# What happened to Wise Sales?



## Petr51488 (Jan 31, 2005)

What happened to wise sales? I bought a good deal of snow blowers and generators from them online over the years. Their website has been "under maintenance" for the last 6 months or so. I believe they also used to be a sponsor on the site too


----------



## 1olddogtwo (Aug 6, 2007)

Who......?


----------



## WIPensFan (Jan 31, 2009)

That's a great question! I even emailed them about it and never got a response.


----------



## FourDiamond (Nov 23, 2011)

They took a deposit from us last fall for a toro 721 snowblower, and after about two months of no blower, we had to get them to issue a refund. They did have the best prices on blowers.


----------



## FourDiamond (Nov 23, 2011)

Just did a Google search and it looks like they have ripped off a bunch of people for product that was paid for but not shipped.


----------



## Petr51488 (Jan 31, 2005)

There has to be more to it. I'm sure they process hundreds of orders a day. I'm sure it had something to do with their suppliers not having the product ready and then trickled down to them. Either way it doesn't sound like a reason to shut down completely. Every time I've ordered from them it got to my home within days with zero issues.


----------



## bliz&hinikerDLR (Dec 30, 2011)

Heard that it wa s a family business and the family split (divorce?). They closed up shop I'm pretty sure.


----------



## WIPensFan (Jan 31, 2009)

bliz&hinikerDLR;2089182 said:


> Heard that it wa s a family business and the family split (divorce?). They closed up shop I'm pretty sure.
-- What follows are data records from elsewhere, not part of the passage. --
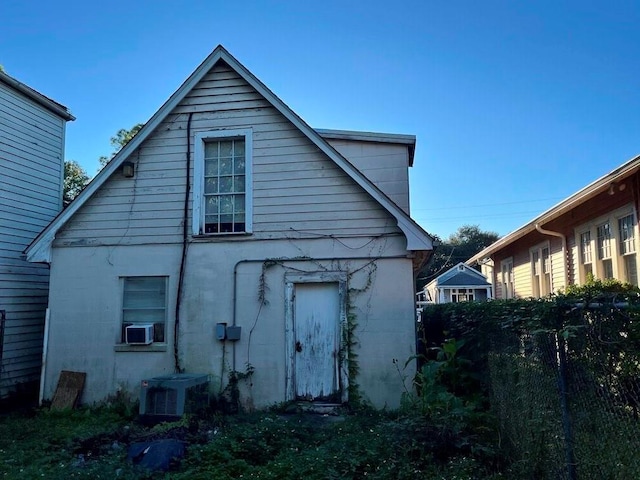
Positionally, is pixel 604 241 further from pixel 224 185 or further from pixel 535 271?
pixel 224 185

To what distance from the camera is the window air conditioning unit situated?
348 inches

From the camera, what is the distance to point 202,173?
9.41 meters

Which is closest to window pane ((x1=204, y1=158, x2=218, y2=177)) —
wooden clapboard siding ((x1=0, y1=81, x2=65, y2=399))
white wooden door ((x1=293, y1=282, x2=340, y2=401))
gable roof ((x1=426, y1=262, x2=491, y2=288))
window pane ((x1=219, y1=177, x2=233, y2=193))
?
window pane ((x1=219, y1=177, x2=233, y2=193))

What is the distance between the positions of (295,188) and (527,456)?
5793 mm

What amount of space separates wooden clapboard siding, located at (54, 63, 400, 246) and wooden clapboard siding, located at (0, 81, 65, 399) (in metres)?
1.92

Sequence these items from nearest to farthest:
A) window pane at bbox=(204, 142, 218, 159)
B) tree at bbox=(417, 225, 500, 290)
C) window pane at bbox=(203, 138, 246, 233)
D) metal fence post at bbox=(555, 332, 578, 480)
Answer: metal fence post at bbox=(555, 332, 578, 480), window pane at bbox=(203, 138, 246, 233), window pane at bbox=(204, 142, 218, 159), tree at bbox=(417, 225, 500, 290)

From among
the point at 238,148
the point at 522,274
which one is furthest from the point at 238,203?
the point at 522,274

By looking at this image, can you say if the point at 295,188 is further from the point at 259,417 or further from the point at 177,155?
the point at 259,417

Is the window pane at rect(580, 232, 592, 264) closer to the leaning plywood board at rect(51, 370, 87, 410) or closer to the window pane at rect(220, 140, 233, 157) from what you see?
the window pane at rect(220, 140, 233, 157)

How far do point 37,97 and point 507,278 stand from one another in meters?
16.0

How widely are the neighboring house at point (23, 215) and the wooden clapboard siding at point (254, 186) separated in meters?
1.93

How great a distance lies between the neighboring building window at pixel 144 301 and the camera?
30.2ft

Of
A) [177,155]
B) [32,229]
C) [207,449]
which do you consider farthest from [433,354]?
[32,229]

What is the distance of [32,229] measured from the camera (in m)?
11.2
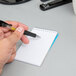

Wow, that's too bad. I had a great experience every time I ordered snow blowers from them...3 separate times I believe. All good things come to an end.


----------



## Nero (Aug 10, 2009)

I agree, that is too bad. I ordered a couple of backpack blowers years ago and always had good fast shipping response.


----------



## Mark Oomkes (Dec 10, 2000)

1olddogtwo;2089027 said:


> Who......?


Who????????????


----------



## Dogplow Dodge (Jan 23, 2012)

Mark Oomkes;2089280 said:


> Who????????????


These guys...

They sell potato chips, and snow blowers. Where the hell have you been lately ? Under a rock ?


----------



## Mark Oomkes (Dec 10, 2000)

Dogplow Dodge;2089314 said:


> These guys...
> 
> They sell potato chips, and snow blowers. Where the hell have you been lately ? Under a rock ?


Oh.....Thumbs Up


----------